- _Goal of the exercise_: Count the lines below that contain the word "javascript", and report only that number.

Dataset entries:
★ ★ ★ ★
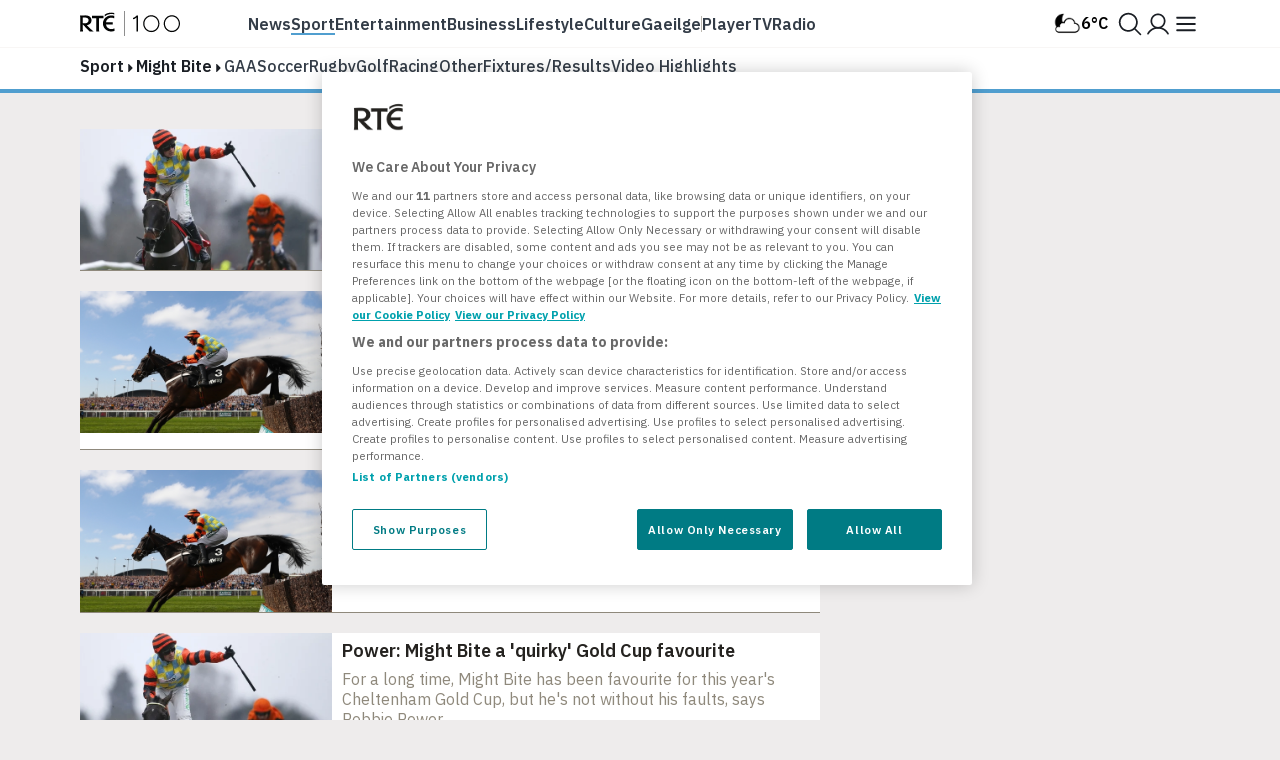

--- FILE ---
content_type: image/svg+xml
request_url: https://www.rte.ie/djstatic/dotie/img/rte-svg-icons/MagnifyingGlass.svg?v=20260116v1
body_size: -60
content:
<svg width="80" height="80" viewBox="0 0 80 80" fill="none" xmlns="http://www.w3.org/2000/svg">
<path d="M71.2794 67.8001L55.8899 52.4137C60.3504 47.0586 62.5747 40.19 62.0999 33.2368C61.6252 26.2835 58.4881 19.7809 53.3411 15.0818C48.1942 10.3826 41.4337 7.84865 34.4661 8.007C27.4985 8.16535 20.8601 11.0038 15.932 15.932C11.0038 20.8601 8.16535 27.4985 8.007 34.4661C7.84865 41.4337 10.3826 48.1942 15.0818 53.3411C19.7809 58.4881 26.2835 61.6252 33.2368 62.0999C40.19 62.5747 47.0586 60.3504 52.4137 55.8899L67.8001 71.2794C68.0286 71.5079 68.2998 71.6891 68.5983 71.8127C68.8968 71.9364 69.2167 72 69.5398 72C69.8628 72 70.1828 71.9364 70.4813 71.8127C70.7797 71.6891 71.051 71.5079 71.2794 71.2794C71.5079 71.051 71.6891 70.7797 71.8127 70.4813C71.9364 70.1828 72 69.8628 72 69.5398C72 69.2167 71.9364 68.8968 71.8127 68.5983C71.6891 68.2998 71.5079 68.0286 71.2794 67.8001ZM12.9857 35.1155C12.9857 30.7387 14.2836 26.4601 16.7152 22.8208C19.1469 19.1816 22.6031 16.3452 26.6468 14.6702C30.6905 12.9953 35.1401 12.557 39.4329 13.4109C43.7256 14.2648 47.6688 16.3724 50.7637 19.4674C53.8586 22.5623 55.9663 26.5054 56.8202 30.7982C57.6741 35.091 57.2358 39.5406 55.5609 43.5843C53.8859 47.628 51.0495 51.0842 47.4102 53.5158C43.771 55.9475 39.4924 57.2454 35.1155 57.2454C29.2483 57.2389 23.6233 54.9053 19.4746 50.7565C15.3258 46.6078 12.9922 40.9827 12.9857 35.1155Z" fill="#1A1E24"/>
</svg>
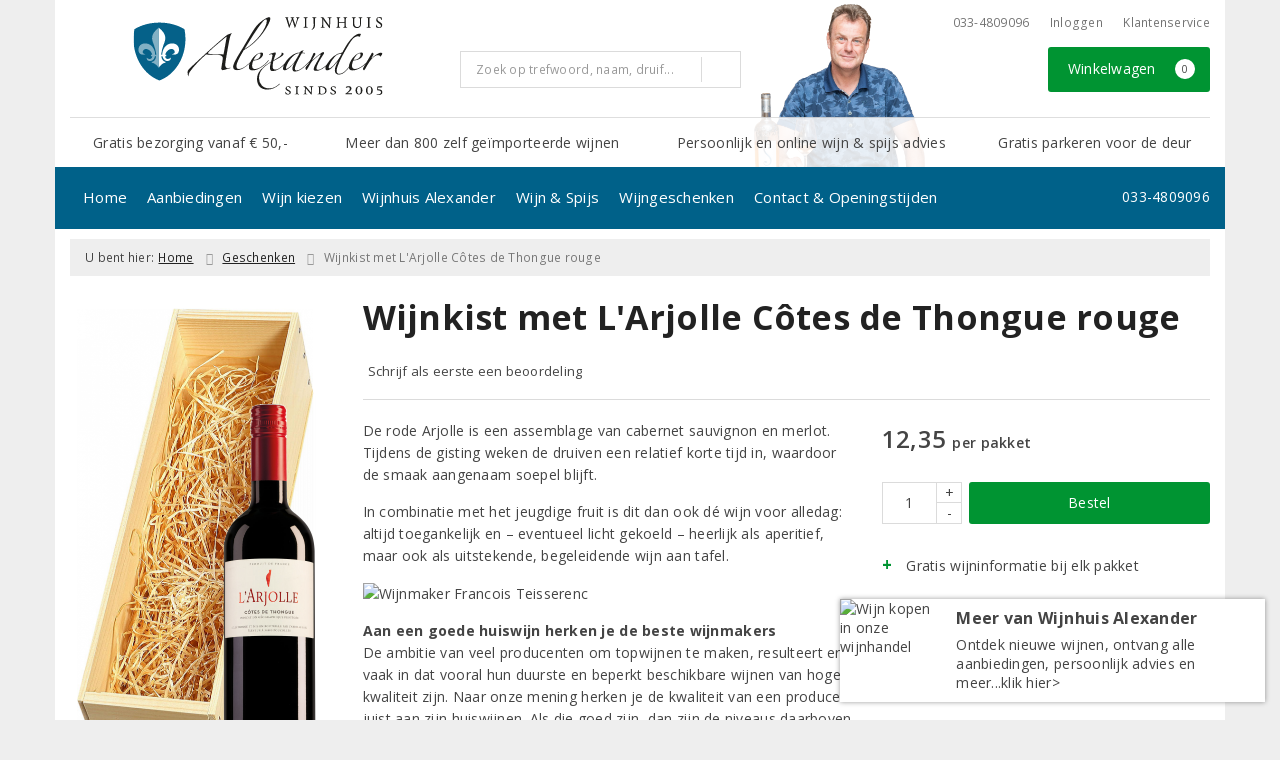

--- FILE ---
content_type: application/javascript
request_url: https://www.uwwijnspecialist.nl/assets/front/3828/js/init.js?id=33ae99c0f94e6a3c364f685ad7c0b60f
body_size: 6
content:
(self.webpackChunk=self.webpackChunk||[]).push([[5310],{2332:()=>{}},e=>{var k;k=2332,e(e.s=k)}]);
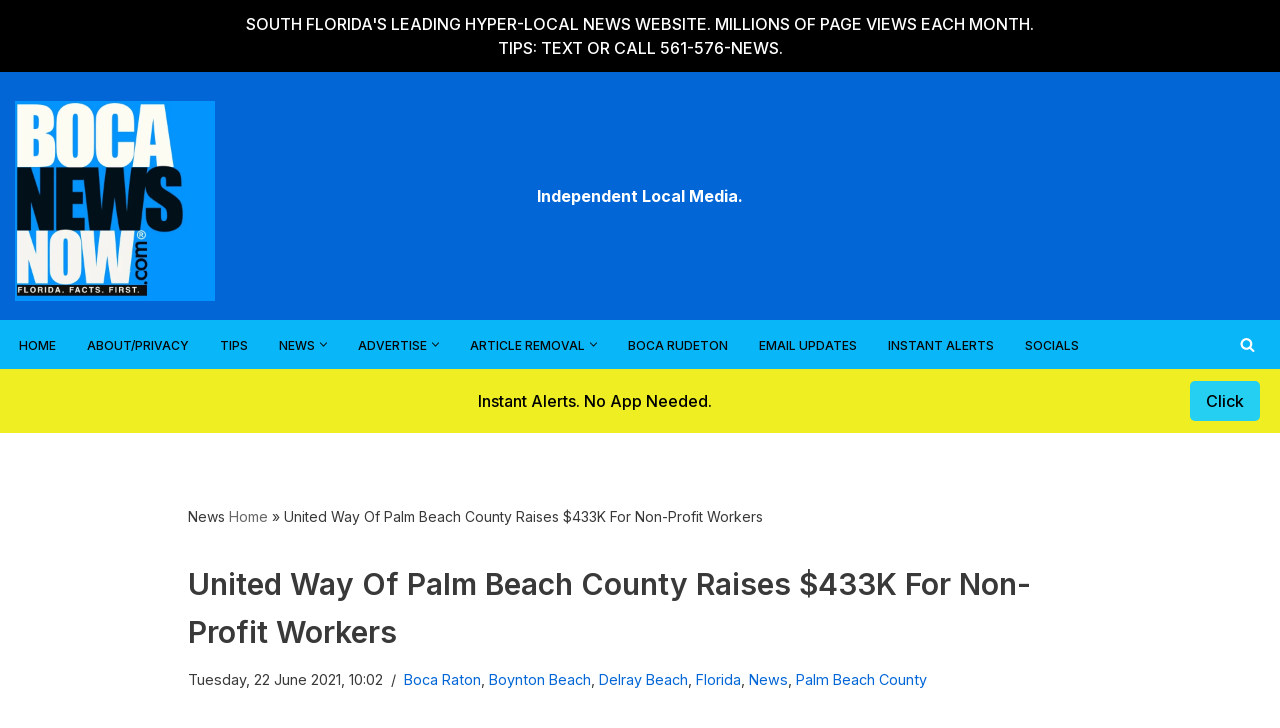

--- FILE ---
content_type: application/javascript; charset=utf-8
request_url: https://fundingchoicesmessages.google.com/f/AGSKWxVrlKpF64H-mfz-NWTjedQ5nGqPZ53tkny1ept6_DihkTosHMAyKptcpb02I7wHys6Xs_-v0KalGTszCVJL8TBYpAaoIJP477Ur0YA6L9HUzoaZOK1UCyEO9_nNOvsCkEAn7tVMTBo6jIZZCeqrBqAfsxXEdvW3z90LzwgqBL2MdvhTX_Z2hk_9wyR5/_/ad.cgi?.com/js.ng//tit-ads./banner_ad./exo5x1.
body_size: -1289
content:
window['0b07d24e-8d5e-4adb-9d02-53cdc49a420b'] = true;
★ ★ ★ ★
- _Your solution_: 2